▸ DIRECTIONS
Look below for the line that has "1階のショップには若手から著"; output exactly from it through the line that has "Trendy Leather Bracelet", and leave the pictures out.

▸ RECORDS PROVIDED

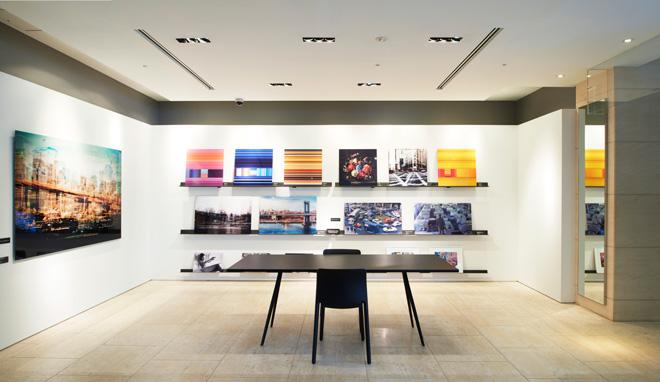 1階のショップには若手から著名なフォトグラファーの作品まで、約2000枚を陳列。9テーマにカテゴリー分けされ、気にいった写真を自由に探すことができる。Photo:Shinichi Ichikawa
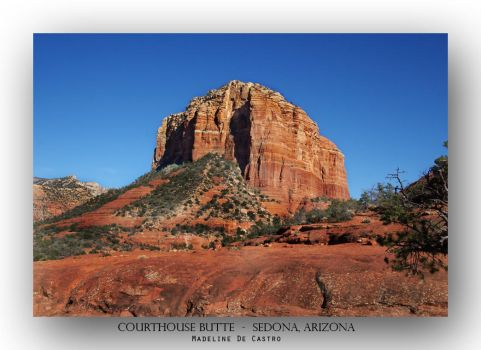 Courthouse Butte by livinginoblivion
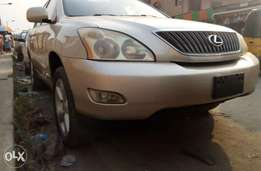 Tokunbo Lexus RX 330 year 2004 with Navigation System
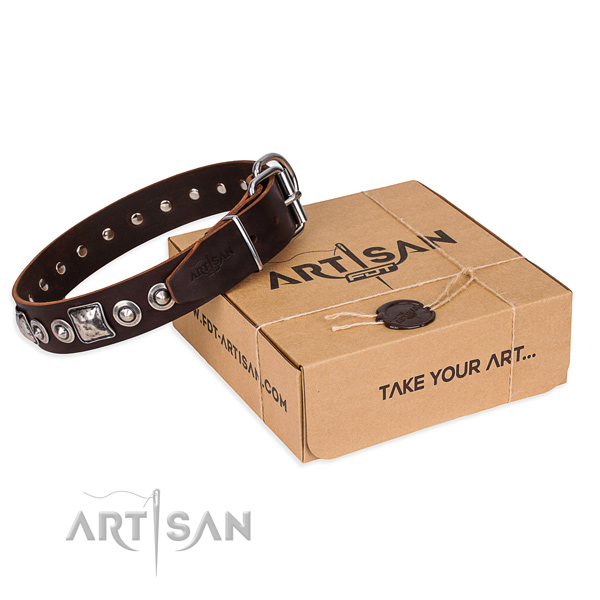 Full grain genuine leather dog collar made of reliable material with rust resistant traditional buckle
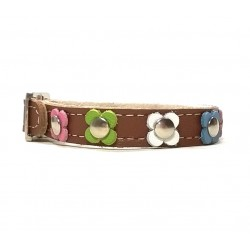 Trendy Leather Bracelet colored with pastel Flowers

==

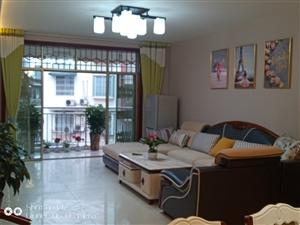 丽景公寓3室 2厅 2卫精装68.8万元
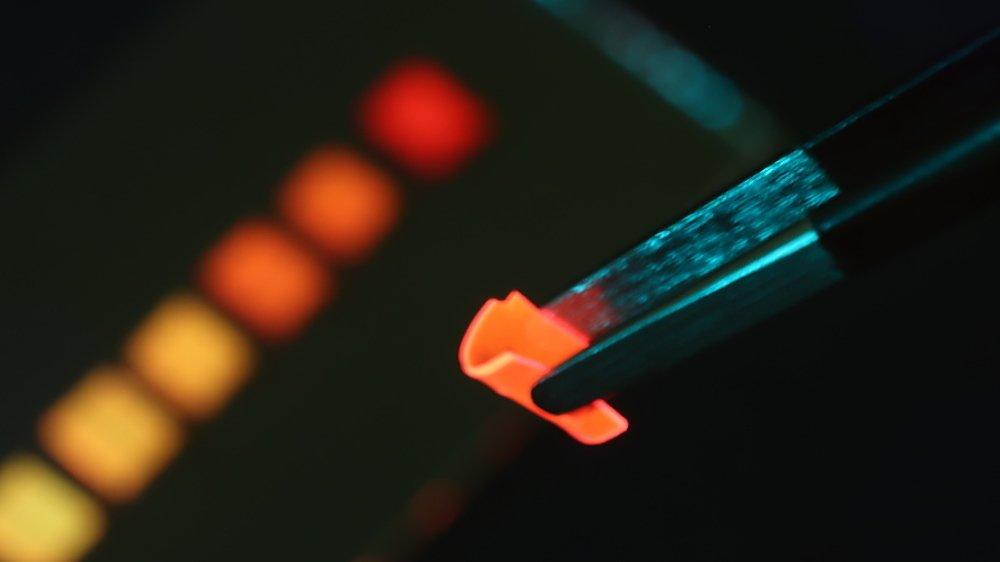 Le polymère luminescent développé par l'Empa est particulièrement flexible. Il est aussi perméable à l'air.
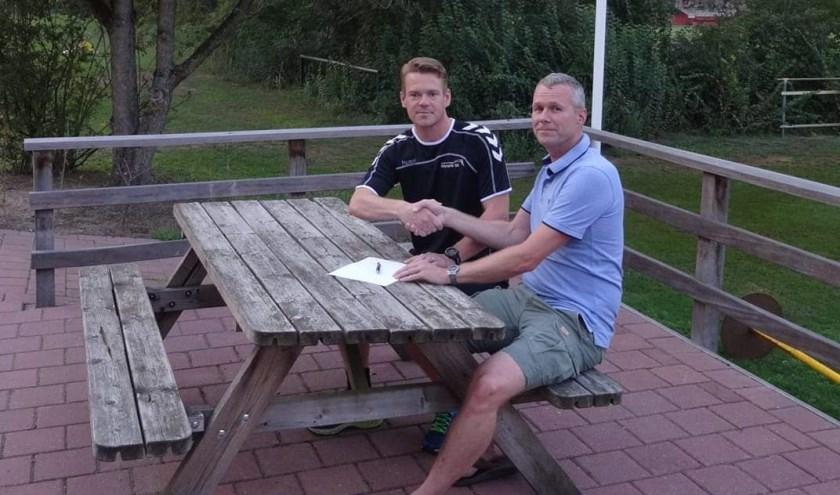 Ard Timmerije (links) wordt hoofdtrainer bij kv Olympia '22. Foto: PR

▸ RESPONSE
 1階のショップには若手から著名なフォトグラファーの作品まで、約2000枚を陳列。9テーマにカテゴリー分けされ、気にいった写真を自由に探すことができる。Photo:Shinichi Ichikawa
 Courthouse Butte by livinginoblivion
 Tokunbo Lexus RX 330 year 2004 with Navigation System
 Full grain genuine leather dog collar made of reliable material with rust resistant traditional buckle
 Trendy Leather Bracelet colored with pastel Flowers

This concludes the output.